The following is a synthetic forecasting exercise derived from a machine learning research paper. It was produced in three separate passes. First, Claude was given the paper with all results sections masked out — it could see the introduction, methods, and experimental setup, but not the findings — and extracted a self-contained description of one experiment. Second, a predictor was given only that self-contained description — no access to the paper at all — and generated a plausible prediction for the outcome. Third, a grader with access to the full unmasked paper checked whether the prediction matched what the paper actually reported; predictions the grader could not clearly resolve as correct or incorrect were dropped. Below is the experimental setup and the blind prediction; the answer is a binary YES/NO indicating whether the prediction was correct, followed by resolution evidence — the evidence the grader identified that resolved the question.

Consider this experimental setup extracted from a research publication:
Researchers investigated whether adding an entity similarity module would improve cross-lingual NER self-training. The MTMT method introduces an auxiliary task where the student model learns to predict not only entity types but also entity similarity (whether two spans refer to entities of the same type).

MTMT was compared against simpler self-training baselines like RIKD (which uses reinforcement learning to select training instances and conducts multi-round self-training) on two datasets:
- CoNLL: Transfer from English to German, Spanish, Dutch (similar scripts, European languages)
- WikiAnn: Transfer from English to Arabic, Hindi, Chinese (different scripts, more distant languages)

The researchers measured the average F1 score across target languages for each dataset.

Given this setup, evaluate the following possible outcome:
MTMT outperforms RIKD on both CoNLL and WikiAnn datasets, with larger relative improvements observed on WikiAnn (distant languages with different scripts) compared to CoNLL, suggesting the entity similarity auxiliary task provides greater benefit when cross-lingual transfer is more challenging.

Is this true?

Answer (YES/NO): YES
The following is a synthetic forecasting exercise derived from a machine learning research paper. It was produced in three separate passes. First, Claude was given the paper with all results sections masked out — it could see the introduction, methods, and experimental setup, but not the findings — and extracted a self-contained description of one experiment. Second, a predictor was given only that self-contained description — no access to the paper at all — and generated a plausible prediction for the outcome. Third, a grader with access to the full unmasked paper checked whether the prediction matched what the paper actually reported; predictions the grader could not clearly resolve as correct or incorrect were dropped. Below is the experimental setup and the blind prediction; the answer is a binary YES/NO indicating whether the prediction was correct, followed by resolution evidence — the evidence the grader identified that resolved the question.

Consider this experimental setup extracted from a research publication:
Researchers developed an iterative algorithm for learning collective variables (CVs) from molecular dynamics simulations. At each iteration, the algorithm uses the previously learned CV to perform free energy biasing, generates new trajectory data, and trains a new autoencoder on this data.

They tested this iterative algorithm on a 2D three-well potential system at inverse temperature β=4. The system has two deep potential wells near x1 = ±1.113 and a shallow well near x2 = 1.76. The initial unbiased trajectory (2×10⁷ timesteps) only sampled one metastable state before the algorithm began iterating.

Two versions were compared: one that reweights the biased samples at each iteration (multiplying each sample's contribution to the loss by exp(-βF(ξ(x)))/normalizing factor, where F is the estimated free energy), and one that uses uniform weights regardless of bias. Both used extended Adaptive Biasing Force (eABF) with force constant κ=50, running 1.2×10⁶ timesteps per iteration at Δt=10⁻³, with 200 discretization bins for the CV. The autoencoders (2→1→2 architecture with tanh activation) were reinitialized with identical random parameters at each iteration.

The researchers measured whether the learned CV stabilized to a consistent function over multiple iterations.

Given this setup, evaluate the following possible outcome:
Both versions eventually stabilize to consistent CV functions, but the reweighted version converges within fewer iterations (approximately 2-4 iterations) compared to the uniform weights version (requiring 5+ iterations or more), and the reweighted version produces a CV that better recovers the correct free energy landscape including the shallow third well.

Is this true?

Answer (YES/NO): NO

_____

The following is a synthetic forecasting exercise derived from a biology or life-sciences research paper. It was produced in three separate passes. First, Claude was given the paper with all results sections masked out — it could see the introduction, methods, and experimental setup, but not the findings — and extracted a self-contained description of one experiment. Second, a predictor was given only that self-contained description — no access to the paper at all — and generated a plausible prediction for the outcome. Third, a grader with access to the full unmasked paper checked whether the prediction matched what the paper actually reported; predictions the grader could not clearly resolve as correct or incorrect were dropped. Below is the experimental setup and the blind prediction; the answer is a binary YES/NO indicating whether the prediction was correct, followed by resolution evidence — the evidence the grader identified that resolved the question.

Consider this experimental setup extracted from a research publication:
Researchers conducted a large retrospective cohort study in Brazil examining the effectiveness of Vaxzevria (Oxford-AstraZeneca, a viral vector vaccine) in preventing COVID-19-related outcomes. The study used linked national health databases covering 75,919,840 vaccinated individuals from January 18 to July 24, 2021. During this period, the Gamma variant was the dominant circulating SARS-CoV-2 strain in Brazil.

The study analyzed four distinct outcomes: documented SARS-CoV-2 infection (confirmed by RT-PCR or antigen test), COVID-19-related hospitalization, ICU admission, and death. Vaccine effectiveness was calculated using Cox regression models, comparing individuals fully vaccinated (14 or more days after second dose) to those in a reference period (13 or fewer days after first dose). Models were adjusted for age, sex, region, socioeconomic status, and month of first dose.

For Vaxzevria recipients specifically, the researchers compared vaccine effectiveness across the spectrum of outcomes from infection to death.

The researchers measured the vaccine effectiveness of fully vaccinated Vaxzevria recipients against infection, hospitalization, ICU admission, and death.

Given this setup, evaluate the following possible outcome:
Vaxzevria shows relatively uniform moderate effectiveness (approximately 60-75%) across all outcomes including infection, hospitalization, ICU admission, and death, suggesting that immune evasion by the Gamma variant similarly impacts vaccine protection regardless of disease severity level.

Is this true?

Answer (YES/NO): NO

_____

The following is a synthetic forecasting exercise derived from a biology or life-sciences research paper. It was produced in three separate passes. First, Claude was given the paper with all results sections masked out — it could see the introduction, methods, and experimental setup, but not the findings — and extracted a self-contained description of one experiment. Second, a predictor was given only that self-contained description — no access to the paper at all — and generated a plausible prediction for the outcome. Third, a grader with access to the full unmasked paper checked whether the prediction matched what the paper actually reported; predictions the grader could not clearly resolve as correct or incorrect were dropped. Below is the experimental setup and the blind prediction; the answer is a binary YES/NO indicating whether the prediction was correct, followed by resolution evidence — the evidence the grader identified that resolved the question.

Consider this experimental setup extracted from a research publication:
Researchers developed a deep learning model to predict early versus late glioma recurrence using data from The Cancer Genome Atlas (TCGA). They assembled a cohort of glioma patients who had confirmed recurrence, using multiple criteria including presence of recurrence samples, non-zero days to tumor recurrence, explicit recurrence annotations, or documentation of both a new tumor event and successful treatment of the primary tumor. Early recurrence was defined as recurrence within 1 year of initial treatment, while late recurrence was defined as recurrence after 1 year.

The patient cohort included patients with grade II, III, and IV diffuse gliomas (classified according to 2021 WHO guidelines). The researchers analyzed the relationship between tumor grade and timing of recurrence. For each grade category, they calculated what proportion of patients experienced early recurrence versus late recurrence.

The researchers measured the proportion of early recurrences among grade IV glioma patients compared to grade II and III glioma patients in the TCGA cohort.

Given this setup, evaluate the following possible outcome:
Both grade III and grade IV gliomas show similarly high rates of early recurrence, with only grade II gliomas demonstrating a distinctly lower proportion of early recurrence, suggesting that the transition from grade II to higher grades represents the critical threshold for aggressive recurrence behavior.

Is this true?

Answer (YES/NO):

_____

### [What is needed]
Where a line of the data above includes "approximately", copy that line.

### [Expected answer]
Both versions eventually stabilize to consistent CV functions, but the reweighted version converges within fewer iterations (approximately 2-4 iterations) compared to the uniform weights version (requiring 5+ iterations or more), and the reweighted version produces a CV that better recovers the correct free energy landscape including the shallow third well.
Vaxzevria shows relatively uniform moderate effectiveness (approximately 60-75%) across all outcomes including infection, hospitalization, ICU admission, and death, suggesting that immune evasion by the Gamma variant similarly impacts vaccine protection regardless of disease severity level.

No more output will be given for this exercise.